At approximately 6 a.m. a Coast Guard MH-65 Dolphin helicopter crew dropped a rescue dummy to simulate a person in the water. At 12 p.m. a helicopter crew from the Haixun 31 conducted search patterns, and after locating the rescue dummy, deployed a flare to mark its location. A small boat from the Haixun 31 was launched and recovered the dummy. Coast Guard aircrews then hoisted the rescue dummy from the deck of the Haixun 31 to simulate a medevac.
The exercise served as a building block toward a cooperative partnership and facilitated discussions of maritime search and rescue and environmental protection measures that are of mutual interest to both agencies.
"This historic engagement further improves the coordination of search and rescue operations at sea," said Rear Adm. Charles Ray, commander 14th Coast Guard District. "This is the first visit to the United States by the Haixun 31 and is an opportunity to strengthen our relationship on a number of common maritime missions."

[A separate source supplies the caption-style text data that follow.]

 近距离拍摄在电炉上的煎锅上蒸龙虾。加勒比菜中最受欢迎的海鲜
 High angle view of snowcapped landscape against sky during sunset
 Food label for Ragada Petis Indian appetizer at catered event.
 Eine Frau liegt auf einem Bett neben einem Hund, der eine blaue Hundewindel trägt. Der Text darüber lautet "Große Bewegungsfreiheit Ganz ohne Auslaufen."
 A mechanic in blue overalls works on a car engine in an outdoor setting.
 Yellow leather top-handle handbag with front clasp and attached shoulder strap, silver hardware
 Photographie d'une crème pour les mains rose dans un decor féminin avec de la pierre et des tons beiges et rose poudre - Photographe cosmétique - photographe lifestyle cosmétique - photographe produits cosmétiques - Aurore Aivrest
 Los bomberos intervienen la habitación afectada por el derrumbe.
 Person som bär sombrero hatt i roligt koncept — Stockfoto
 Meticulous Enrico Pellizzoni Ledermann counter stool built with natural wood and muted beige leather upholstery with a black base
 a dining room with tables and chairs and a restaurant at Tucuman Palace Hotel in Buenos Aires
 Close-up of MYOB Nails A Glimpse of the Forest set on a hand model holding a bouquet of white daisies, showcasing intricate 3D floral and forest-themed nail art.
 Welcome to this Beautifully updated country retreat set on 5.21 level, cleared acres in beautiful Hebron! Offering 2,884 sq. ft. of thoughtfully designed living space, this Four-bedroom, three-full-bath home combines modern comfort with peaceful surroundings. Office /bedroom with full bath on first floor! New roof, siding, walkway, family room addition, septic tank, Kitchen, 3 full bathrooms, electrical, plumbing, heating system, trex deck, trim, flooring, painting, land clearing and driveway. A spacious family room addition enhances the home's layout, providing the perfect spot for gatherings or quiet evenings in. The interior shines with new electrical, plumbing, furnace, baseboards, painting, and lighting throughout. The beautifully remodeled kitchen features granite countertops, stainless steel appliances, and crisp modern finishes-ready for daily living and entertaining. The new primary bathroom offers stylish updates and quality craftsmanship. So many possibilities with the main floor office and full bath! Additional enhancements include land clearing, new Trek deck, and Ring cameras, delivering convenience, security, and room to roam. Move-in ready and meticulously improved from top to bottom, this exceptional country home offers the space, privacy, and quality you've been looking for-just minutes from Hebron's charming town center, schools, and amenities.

Ray hosted a welcoming ceremony during the arrival of Haixun's crew Tuesday. The ceremony was attended by Hawaii Lt. Gov. Brian Schatz and Honolulu Mayor Peter Carlisle. The Chinese delegation included Chinese Vice Consul General Sun Dewei from Los Angeles, Chinese Guangdong Maritime Safety Administration Director General Liang Jianwei, Chinese Guangdong Deputy Director General Cao Desheng and Capt. Chen Qingli, commanding officer of Haixun 31. Haixun 31 will remain in port until Saturday.
The U.S. Coast Guard and the Chinese Maritime Safety Administration have collaborated several times since 1987 on many maritime issues. This visit represents a continuing opportunity to collaborate on search and rescue to improve competencies and cooperation.